Ils n’ont jamais cessé d’y croire. Cinquante-deux ans après sa dernière apparition sur la scène mondiale, la République démocratique du Congo a arraché, dimanche soir, une qualification historique pour les barrages intercontinentaux du Mondial 2026, en s’imposant face au Nigeria au terme d’une séance de tirs au but suffocante (1-1, 4-3 t.a.b.). Dans un stade marocain chauffé à blanc par une diaspora ardente, les Léopards ont tenu tête à une équipe nigériane pourtant favorite, avant que Chancel Mbemba, capitaine d’une génération décidée à réécrire le destin du football congolais, n’inscrive le tir au but de la délivrance. Cette qualification, acquise avec une discipline rare et une force mentale revendiquée depuis des mois, propulse la RDC dans un dernier sprint vers le rêve mondial : un tournoi intercontinental au Mexique en mars prochain. Un horizon inédit, où les Congolais croiseront la Bolivie, l’Irak, la Nouvelle-Calédonie ou les Émirats, ainsi que deux formations de la Concacaf. À Kinshasa comme dans les provinces, la nuit a basculé dans une liesse nationale.

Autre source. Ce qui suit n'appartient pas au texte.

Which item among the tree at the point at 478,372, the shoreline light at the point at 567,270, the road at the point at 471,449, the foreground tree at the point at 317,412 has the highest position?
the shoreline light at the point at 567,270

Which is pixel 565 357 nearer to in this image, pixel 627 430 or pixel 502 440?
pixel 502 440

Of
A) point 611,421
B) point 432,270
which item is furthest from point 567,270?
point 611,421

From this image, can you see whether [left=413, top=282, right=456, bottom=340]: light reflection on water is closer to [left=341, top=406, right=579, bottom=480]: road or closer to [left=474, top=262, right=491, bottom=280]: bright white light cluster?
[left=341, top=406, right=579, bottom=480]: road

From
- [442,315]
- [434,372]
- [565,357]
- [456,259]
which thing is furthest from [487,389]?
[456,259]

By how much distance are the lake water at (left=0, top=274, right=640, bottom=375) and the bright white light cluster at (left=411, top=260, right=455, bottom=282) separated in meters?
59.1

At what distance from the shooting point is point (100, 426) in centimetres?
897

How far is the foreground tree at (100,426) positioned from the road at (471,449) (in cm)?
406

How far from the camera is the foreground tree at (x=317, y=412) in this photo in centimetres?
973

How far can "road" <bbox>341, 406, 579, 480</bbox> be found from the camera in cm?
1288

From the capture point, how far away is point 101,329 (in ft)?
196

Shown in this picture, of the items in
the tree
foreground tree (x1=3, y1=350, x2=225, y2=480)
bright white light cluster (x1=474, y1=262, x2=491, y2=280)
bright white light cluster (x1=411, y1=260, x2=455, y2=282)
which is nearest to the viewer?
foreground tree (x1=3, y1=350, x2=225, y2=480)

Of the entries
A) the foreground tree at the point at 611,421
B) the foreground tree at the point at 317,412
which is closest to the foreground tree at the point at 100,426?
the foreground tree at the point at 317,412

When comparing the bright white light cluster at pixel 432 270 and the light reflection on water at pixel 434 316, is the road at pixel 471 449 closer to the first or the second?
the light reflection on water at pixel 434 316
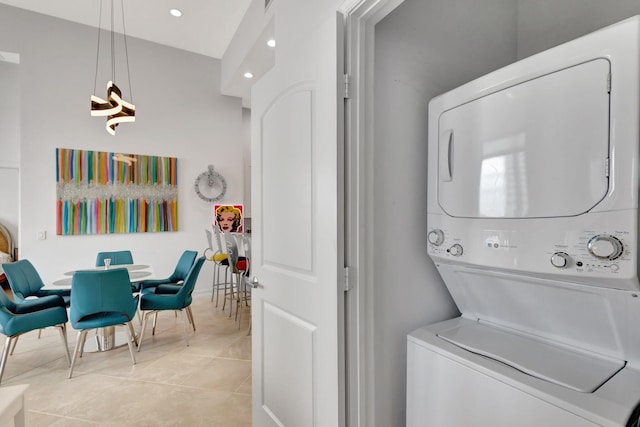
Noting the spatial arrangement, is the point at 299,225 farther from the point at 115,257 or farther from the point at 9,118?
the point at 9,118

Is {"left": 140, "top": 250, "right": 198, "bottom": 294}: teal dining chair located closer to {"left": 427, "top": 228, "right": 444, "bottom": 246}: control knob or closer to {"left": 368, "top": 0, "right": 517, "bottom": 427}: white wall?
{"left": 368, "top": 0, "right": 517, "bottom": 427}: white wall

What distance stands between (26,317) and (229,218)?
293cm

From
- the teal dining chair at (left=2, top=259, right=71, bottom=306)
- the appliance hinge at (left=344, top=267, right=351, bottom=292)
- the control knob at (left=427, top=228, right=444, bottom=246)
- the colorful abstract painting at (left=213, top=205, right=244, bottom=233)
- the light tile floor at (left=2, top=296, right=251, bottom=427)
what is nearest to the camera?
the appliance hinge at (left=344, top=267, right=351, bottom=292)

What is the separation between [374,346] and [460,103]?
3.50 ft

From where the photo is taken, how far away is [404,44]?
1.44 metres

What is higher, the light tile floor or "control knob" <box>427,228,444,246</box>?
"control knob" <box>427,228,444,246</box>

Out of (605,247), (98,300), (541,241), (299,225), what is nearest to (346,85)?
(299,225)

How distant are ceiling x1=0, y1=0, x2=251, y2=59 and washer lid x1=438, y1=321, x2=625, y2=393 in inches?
160

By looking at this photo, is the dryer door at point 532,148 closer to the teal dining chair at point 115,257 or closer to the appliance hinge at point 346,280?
the appliance hinge at point 346,280

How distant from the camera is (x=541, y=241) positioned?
1.04 meters

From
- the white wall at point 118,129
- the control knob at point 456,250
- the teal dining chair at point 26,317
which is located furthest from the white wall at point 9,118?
the control knob at point 456,250

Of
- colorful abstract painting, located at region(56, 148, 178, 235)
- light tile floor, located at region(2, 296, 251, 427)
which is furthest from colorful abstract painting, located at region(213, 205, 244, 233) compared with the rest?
light tile floor, located at region(2, 296, 251, 427)

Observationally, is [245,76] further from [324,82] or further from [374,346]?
[374,346]

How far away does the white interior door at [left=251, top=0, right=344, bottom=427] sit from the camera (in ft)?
4.14
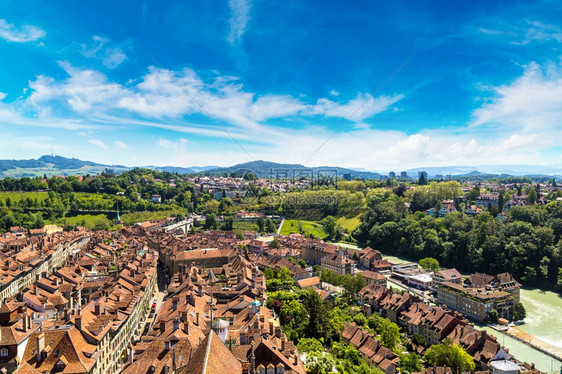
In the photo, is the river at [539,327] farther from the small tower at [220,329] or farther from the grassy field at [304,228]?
the grassy field at [304,228]

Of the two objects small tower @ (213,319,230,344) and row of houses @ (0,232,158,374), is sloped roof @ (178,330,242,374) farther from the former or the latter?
row of houses @ (0,232,158,374)

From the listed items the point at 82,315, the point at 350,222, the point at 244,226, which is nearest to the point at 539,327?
the point at 82,315

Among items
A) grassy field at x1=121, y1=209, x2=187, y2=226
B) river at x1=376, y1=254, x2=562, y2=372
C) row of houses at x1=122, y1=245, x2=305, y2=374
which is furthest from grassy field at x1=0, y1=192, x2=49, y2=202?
river at x1=376, y1=254, x2=562, y2=372

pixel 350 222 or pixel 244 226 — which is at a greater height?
pixel 350 222

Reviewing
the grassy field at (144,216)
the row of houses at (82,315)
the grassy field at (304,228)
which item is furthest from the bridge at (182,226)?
the row of houses at (82,315)

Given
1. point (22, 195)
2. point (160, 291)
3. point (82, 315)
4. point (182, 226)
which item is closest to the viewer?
point (82, 315)

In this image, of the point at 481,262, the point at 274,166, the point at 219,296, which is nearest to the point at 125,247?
the point at 219,296

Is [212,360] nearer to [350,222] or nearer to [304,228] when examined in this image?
[304,228]
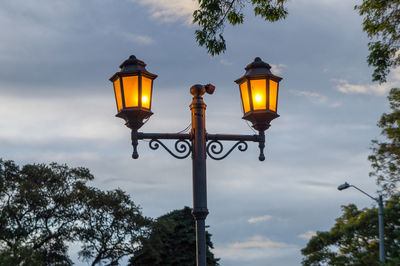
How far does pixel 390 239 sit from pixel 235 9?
27.5 metres

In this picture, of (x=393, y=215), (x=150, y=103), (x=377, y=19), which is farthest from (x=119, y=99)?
(x=393, y=215)

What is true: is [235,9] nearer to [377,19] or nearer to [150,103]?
[150,103]

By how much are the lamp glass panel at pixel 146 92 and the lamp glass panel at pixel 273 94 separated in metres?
1.65

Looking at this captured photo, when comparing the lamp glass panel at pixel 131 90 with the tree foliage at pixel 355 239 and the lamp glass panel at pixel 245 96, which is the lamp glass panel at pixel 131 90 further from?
the tree foliage at pixel 355 239

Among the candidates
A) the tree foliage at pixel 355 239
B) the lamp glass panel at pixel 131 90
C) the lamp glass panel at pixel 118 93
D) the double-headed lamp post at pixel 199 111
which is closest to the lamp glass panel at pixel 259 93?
the double-headed lamp post at pixel 199 111

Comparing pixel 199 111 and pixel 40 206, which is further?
pixel 40 206

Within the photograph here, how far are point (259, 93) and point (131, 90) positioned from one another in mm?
1733

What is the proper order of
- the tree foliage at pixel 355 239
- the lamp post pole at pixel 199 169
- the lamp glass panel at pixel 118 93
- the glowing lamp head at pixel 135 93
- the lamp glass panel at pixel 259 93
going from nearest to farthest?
1. the lamp post pole at pixel 199 169
2. the glowing lamp head at pixel 135 93
3. the lamp glass panel at pixel 118 93
4. the lamp glass panel at pixel 259 93
5. the tree foliage at pixel 355 239

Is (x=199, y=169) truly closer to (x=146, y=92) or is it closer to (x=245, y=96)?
(x=146, y=92)

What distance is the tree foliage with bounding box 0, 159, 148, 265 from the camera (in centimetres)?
3631

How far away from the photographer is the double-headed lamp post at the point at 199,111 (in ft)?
23.9

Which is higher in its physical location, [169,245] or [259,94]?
[169,245]

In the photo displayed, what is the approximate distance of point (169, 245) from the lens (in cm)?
3750

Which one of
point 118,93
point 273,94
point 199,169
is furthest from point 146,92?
point 273,94
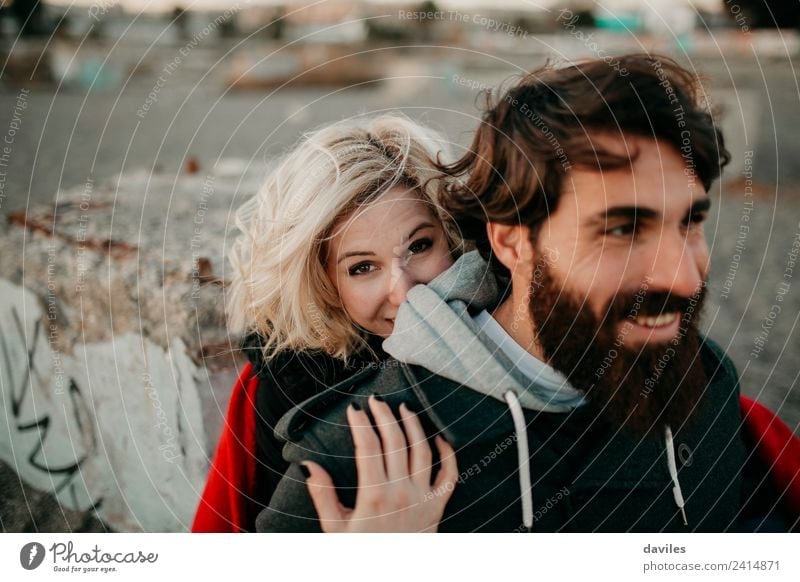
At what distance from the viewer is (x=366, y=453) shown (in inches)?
40.6

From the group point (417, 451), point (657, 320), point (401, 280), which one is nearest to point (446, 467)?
point (417, 451)

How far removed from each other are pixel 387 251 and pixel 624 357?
0.42 meters

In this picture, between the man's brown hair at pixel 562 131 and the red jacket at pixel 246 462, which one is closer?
the man's brown hair at pixel 562 131

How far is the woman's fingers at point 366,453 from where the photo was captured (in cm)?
103

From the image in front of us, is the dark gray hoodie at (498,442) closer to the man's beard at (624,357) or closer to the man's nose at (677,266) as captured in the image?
the man's beard at (624,357)

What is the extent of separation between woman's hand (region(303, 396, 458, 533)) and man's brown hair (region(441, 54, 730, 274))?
0.33 metres

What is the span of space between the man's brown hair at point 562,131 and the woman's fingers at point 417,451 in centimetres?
31

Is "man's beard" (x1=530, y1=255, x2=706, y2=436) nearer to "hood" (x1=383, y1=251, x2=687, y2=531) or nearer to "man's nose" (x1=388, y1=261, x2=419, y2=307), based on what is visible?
"hood" (x1=383, y1=251, x2=687, y2=531)
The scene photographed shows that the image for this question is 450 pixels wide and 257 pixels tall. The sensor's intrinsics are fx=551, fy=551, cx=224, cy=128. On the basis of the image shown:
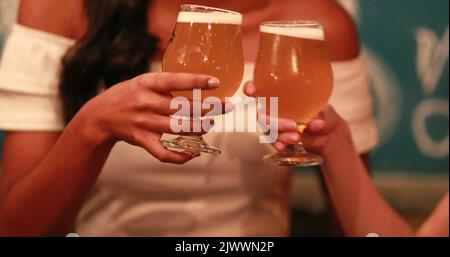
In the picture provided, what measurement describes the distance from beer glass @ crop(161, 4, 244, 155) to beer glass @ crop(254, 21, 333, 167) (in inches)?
2.4

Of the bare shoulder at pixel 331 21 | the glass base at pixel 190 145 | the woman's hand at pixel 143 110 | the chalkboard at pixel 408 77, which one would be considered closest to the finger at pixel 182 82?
the woman's hand at pixel 143 110

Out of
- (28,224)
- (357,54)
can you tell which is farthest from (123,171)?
(357,54)

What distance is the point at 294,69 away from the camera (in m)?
0.87

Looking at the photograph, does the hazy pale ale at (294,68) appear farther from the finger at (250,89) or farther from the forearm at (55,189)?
the forearm at (55,189)

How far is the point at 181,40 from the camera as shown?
0.83 metres

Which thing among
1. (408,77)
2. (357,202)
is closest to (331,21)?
(408,77)

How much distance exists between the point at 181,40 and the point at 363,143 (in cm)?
58

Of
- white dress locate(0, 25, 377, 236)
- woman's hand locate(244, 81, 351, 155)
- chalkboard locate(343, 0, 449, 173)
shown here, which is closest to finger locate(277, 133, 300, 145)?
woman's hand locate(244, 81, 351, 155)

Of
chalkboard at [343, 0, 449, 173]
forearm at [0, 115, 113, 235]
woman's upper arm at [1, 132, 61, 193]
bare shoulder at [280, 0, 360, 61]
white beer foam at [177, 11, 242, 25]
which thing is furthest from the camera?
chalkboard at [343, 0, 449, 173]

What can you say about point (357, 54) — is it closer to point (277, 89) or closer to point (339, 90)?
point (339, 90)

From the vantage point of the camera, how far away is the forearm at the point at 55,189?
924 millimetres

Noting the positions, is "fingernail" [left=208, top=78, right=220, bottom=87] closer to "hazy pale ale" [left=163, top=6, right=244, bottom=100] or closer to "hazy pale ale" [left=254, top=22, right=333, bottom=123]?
"hazy pale ale" [left=163, top=6, right=244, bottom=100]

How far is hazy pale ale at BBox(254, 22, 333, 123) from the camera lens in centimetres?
87

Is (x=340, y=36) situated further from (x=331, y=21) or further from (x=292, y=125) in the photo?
(x=292, y=125)
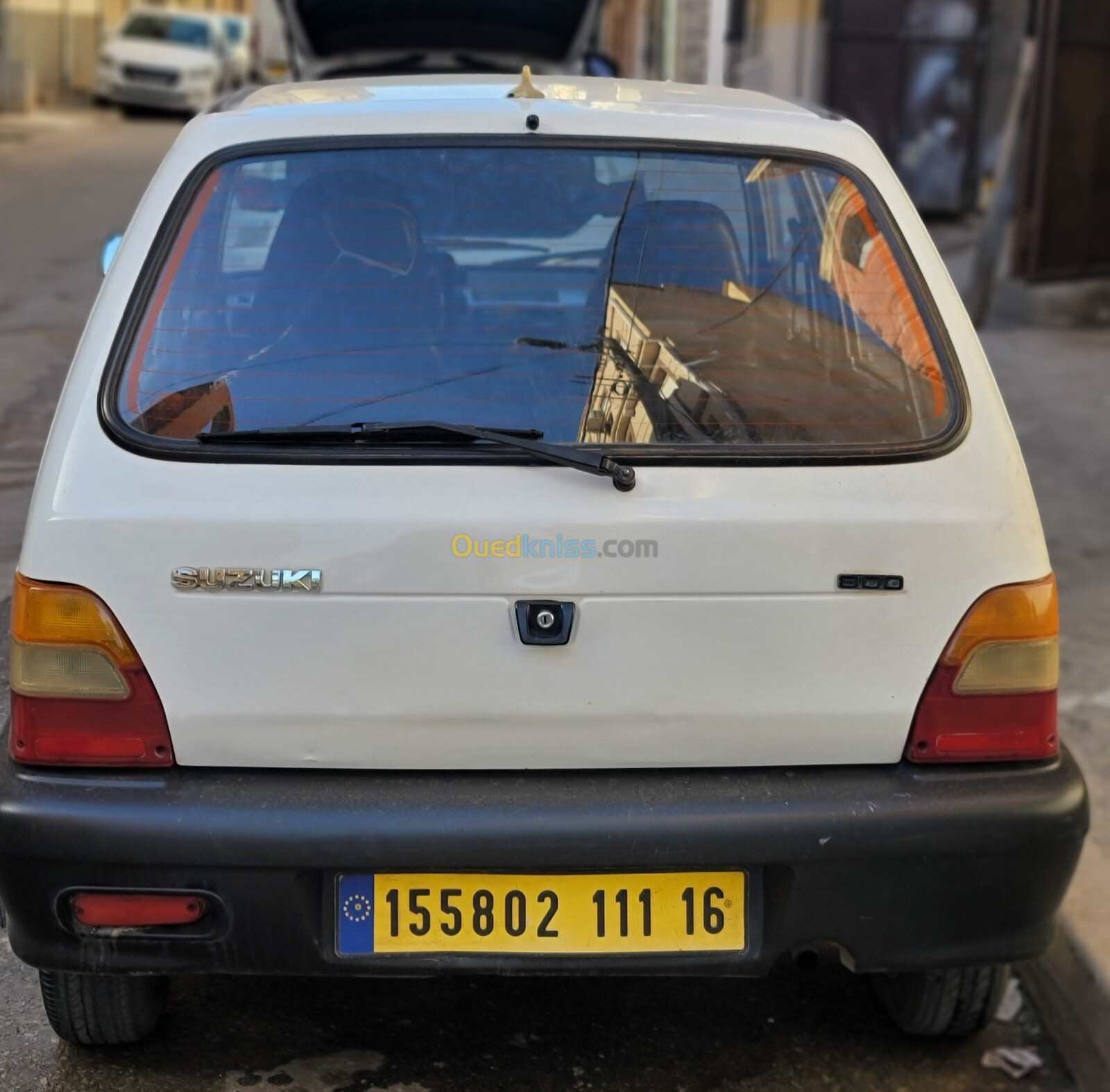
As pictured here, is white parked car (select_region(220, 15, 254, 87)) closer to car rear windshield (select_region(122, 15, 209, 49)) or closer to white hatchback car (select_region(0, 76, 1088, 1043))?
car rear windshield (select_region(122, 15, 209, 49))

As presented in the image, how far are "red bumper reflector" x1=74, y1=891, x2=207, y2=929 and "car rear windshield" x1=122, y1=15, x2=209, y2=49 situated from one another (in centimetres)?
2515

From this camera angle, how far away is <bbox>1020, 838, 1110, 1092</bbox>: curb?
2.92 m

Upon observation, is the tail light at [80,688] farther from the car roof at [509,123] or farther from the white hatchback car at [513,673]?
the car roof at [509,123]

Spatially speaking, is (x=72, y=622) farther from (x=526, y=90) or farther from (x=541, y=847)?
(x=526, y=90)

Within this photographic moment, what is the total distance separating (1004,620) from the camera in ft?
8.19

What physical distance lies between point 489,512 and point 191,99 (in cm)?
2417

La RD Congo s’est offert, dimanche soir, l’une des plus grandes soirées de son histoire sportive récente. En éliminant le Nigeria (1-1, 4-3 t.a.b.) lors de la finale africaine des barrages au Mondial 2026, les Léopards ont décroché leur billet pour le tournoi intercontinental qui se tiendra en mars prochain au Mexique. Cinquante-deux ans après la génération de 1974, le pays se retrouve de nouveau à un pas d’un retour en Coupe du monde.
La rencontre, disputée au Maroc, n’a pas tenu toutes ses promesses techniques, mais elle a exposé une tension permanente, alimentée par deux équipes ayant frôlé l’élimination au tour précédent. Le Nigeria sortait d’une prolongation maîtrisée contre le Gabon (4-1 a.p.) ; la RDC avait arraché sa qualification face au Cameroun grâce à un but inscrit à la 90e+3. Dimanche, rien n’a été simple non plus.
Les Super Eagles ont cru plier la partie par séquences, mais la discipline défensive congolaise et la vigilance du gardien Leonel Mpasi ont repoussé l’échéance. Lorsque le Nigeria a finalement pris l’avantage, la RDC n’a pas vacillé : elle a égalisé dans la foulée, avant d’enfermer le match dans une bataille tactique dense et sans véritable maître.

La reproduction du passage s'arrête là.